As a chaplain, we are trained to always listen for the emotion and spiritual pain.
Hearing the story of Jesus’ Passion this week, I listened especially closely for the emotions and spiritual pain of the story (John 18-19).
And what I heard, echoed what I so often hear in the hospital
Fear and aggression – Simon Peter, cutting off the ear of the guard taking Jesus.
Denial, as Simon Peter says “I wasn’t with him.” A denial rooted in fear, fear of what the truth may actually bring.
Feeling alone. If my kingdom was of this world, my followers would be fighting to keep me from being handed over. But no one came to rescue Jesus. Isolation.
Suffering. Pain. Jesus felt a very physical pain as he was beaten and crucified.
Trying to make sense of what’s happening. Confusion. Is Jesus the king, or not?
And finally, loss. Goodbyes. Jesus leaving his friends, leaving his mother. The too familiar grief many of us know when we lose someone close to us, essential to us.

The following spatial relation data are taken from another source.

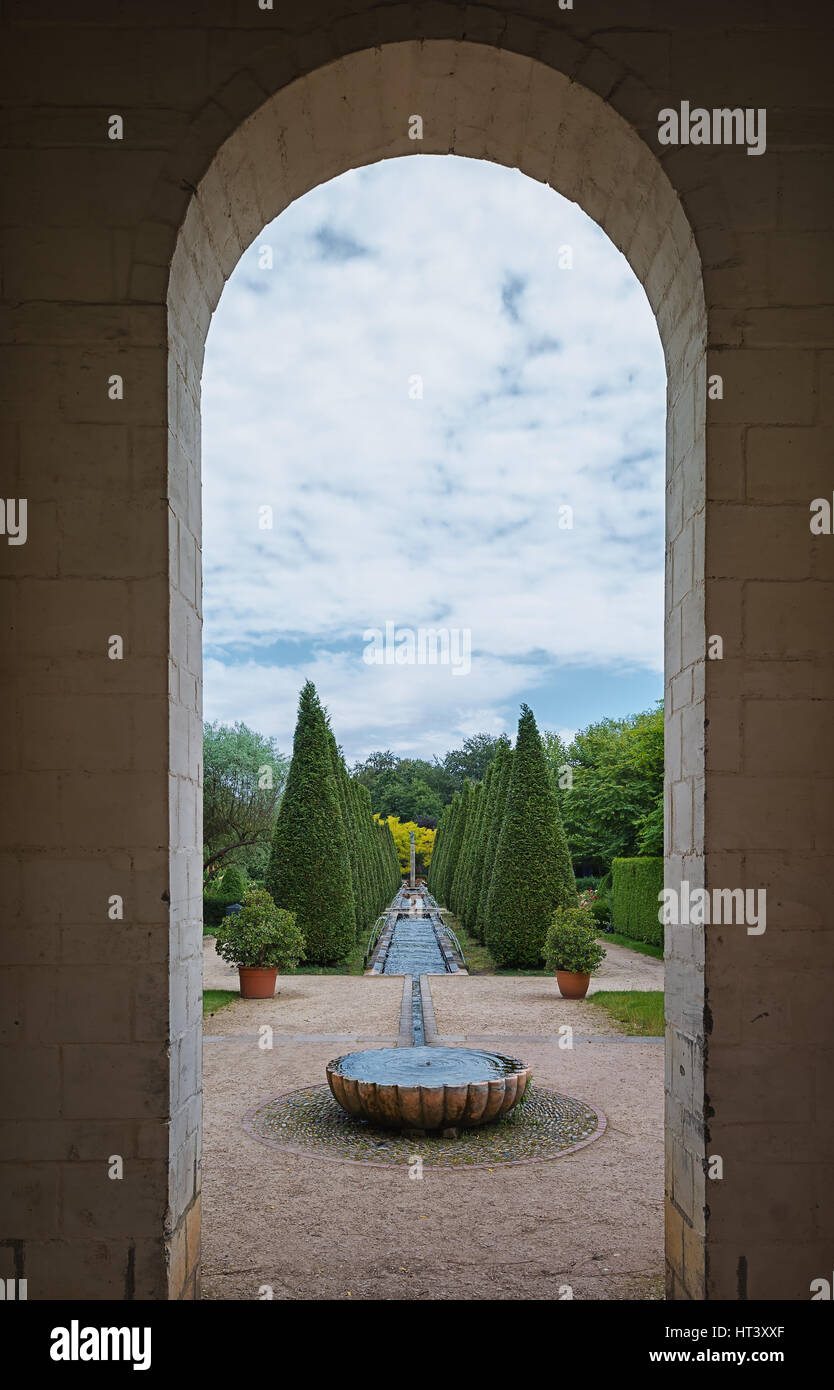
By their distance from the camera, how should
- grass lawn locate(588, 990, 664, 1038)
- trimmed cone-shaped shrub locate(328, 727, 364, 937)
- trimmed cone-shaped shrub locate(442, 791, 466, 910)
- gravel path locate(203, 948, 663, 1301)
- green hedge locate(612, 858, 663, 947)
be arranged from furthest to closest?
1. trimmed cone-shaped shrub locate(442, 791, 466, 910)
2. trimmed cone-shaped shrub locate(328, 727, 364, 937)
3. green hedge locate(612, 858, 663, 947)
4. grass lawn locate(588, 990, 664, 1038)
5. gravel path locate(203, 948, 663, 1301)

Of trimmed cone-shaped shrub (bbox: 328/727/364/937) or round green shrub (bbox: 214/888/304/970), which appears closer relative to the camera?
round green shrub (bbox: 214/888/304/970)

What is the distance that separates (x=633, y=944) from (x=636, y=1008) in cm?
737

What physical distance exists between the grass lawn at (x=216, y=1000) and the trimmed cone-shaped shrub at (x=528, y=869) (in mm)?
3878

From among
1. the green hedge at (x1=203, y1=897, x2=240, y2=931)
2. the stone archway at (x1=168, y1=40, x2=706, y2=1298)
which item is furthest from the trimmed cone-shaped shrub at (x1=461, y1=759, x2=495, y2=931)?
the stone archway at (x1=168, y1=40, x2=706, y2=1298)

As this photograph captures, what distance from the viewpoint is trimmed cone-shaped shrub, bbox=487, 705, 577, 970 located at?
12586 mm

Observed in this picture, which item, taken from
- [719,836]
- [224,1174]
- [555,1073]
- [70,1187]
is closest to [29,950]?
[70,1187]

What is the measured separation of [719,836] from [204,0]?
3147 millimetres

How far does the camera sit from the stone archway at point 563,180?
290 centimetres

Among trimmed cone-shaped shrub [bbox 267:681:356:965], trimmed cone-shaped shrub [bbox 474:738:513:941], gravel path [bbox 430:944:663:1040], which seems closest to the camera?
gravel path [bbox 430:944:663:1040]

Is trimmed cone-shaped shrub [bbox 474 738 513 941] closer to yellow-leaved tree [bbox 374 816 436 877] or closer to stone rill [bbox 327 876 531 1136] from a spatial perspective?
stone rill [bbox 327 876 531 1136]

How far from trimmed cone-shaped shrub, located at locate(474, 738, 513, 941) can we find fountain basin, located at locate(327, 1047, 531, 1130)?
28.3 feet

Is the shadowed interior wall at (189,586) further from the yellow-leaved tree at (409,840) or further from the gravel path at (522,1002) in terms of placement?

And maybe in some ways, sometimes, it’s harder to hear this passion, this suffering, knowing, as we are told that Jesus did, knowing what is going to happen. How do we open our hearts to the telling of this story, or even to those we accompany through their own suffering, through our own suffering, knowing the pain that lies ahead?
There is very little comfort in the telling of this story. The comfort will come, but not on this day. We are people of hope, but sometimes that hope is hard to see.
But there is a place where I find hope today
John 13:3 And during supper Jesus, knowing that the Father had given all things into his hands, and that he had come from God and was going to God, got up from the table, took off his outer robe, and tied a towel around himself…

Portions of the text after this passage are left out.